James MacIntyre was an Ayrshire-born artist who is best know as a skilled and sensitive etcher.
He exhibited at the Royal Academy, the Royal Hibernian Academy, the Glasgow Institute of the Fine Arts, and elsewhere.
MacIntyre specialised in making detailed studies of Glasgow artchitecture and cityscapes.
This is a fine etching by MacIntyre dates to the 1920s - and it shows the entrance to the Queen's Dock in Glasgow. It is meticulous in its detail - and I have taken lots of images so that you can assess the quality and beautiful draughtsmanship for yourself.
The print dates to the Etching Revival in the 1930s - when there was a mania for etchings and a very buoyant market with good quality etchings fetching record prices.
The Queen's Dock, originally known as Stobcross Dock, was built from 1872 and opened by Queen Victoria in 1877. It provided two basins, a hydraulic swing bridge, coaling cranes and brick transit sheds. A decline in river traffic from the 1950s resulted in the closure of the dock in 1969.
The scene is certainly very different today - and is the site of the Scottish Exhibition Centre - the famous Armadillo and the Hydro Arena.

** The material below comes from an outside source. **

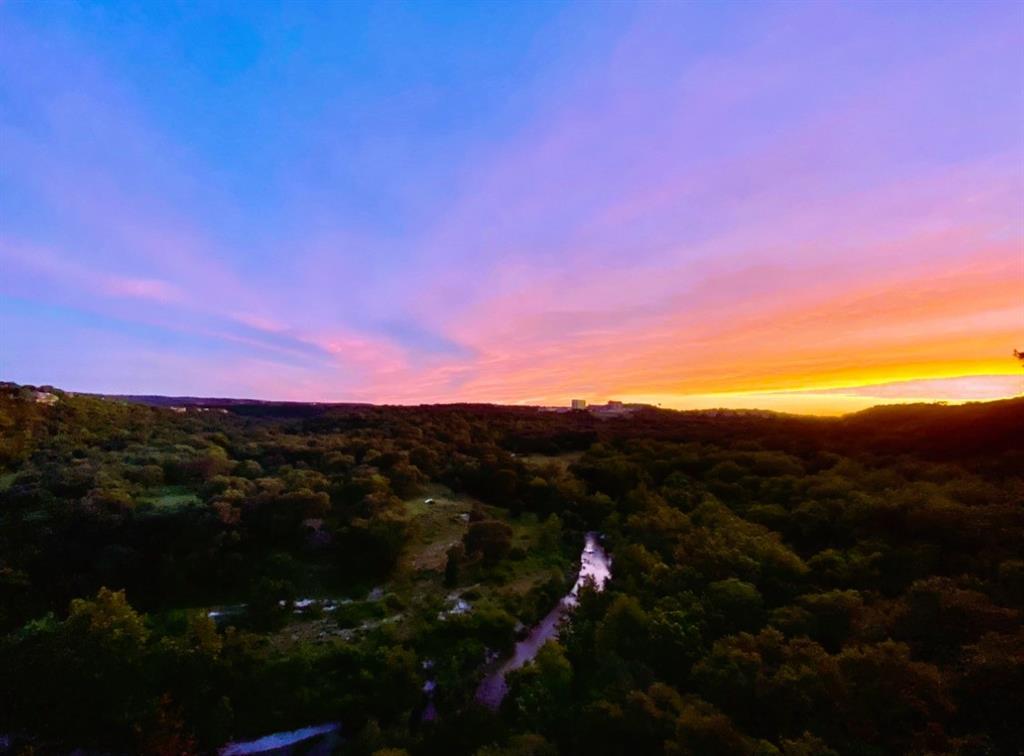 1103 Falcon Ledge DR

This is a beautiful antique etching - signed in pencil by the artist. It is in lovely condition with no issues. It has been remounted and re-framed for sale - and you would be able to hang it straight on your wall.
Dimensions: Frame size is 33 c 40 cm. The image size is 20 x 30 cm.
A nice piece of history documenting Glasgow's industrial past when it was known as the Second City of the Empire.